**Document excerpt:**
━━━

Critic explains why Jo Swinson's interview answers were "actually nonsense"

9 December 2019, 15:34 | Updated: 9 December 2019, 15:46

Critic explains why Jo Swinson's answer on gender was "nonsense"

This critic explains to Shelagh Fogarty why Jo Swinson's interview answer on gender was "actually nonsense".

When the leader of the Liberal Democrats was asked, "Do you recognise biological sex exists?"

Jo Swinson replied: "Not on a binary - I don't think things are as binary as is often presented. Yes most people are male or female."

"I think it's an answer that sounds extremely strange if you haven't been immersed in the whole debate about sex and gender for a really long time," said Sarah Ditum, feminist critic and columnist, "the problem for Jo Swinson is the Liberal Democrats have cultivated this policy, had lots of internal discussion but all from one perspective.

"Having put their promises about recognising self-identified gender and an x option for passports," she continued, "they're having to answer questions on the national platform and they haven't actually developed the answer to these questions at all. So what she's said is actually nonsense - sex is clearly binary."

Shelagh pointed out that Ms Swinson had said the debate on gender was not scientific and said that while it is a social debate, surely it is also scientific.

The columnist asked: "Why is she putting the rights of trans people above the rights of women?". Picture: PA

Ms Ditum explained that this comment was in reference to a question on whether transgender men, or people who identified as women, could go into women-only spaces such as changing rooms.

━━━

**Tasks to complete:**
1) Name every person the Jo Swinson article identifies by name, giving each one once with full name.
2) From the Jo Swinson article, repeat word for word the passage from "Critic explains why Jo Swinson's answer" up to and including "from one perspective.".
The listing after this point is separate material with no connection to the Jo Swinson article.

**Source data:**
━━━

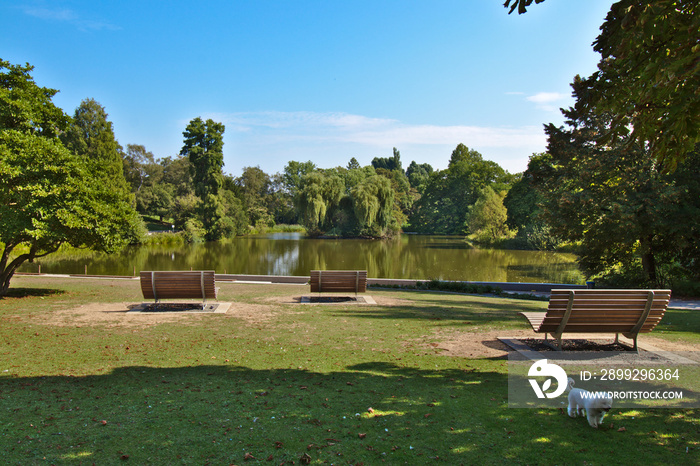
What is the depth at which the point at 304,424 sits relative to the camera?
143 inches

━━━

**Per-task outputs:**
1)
Jo Swinson
Shelagh Fogarty
Sarah Ditum

2)
Critic explains why Jo Swinson's answer on gender was "nonsense"

This critic explains to Shelagh Fogarty why Jo Swinson's interview answer on gender was "actually nonsense".

When the leader of the Liberal Democrats was asked, "Do you recognise biological sex exists?"

Jo Swinson replied: "Not on a binary - I don't think things are as binary as is often presented. Yes most people are male or female."

"I think it's an answer that sounds extremely strange if you haven't been immersed in the whole debate about sex and gender for a really long time," said Sarah Ditum, feminist critic and columnist, "the problem for Jo Swinson is the Liberal Democrats have cultivated this policy, had lots of internal discussion but all from one perspective.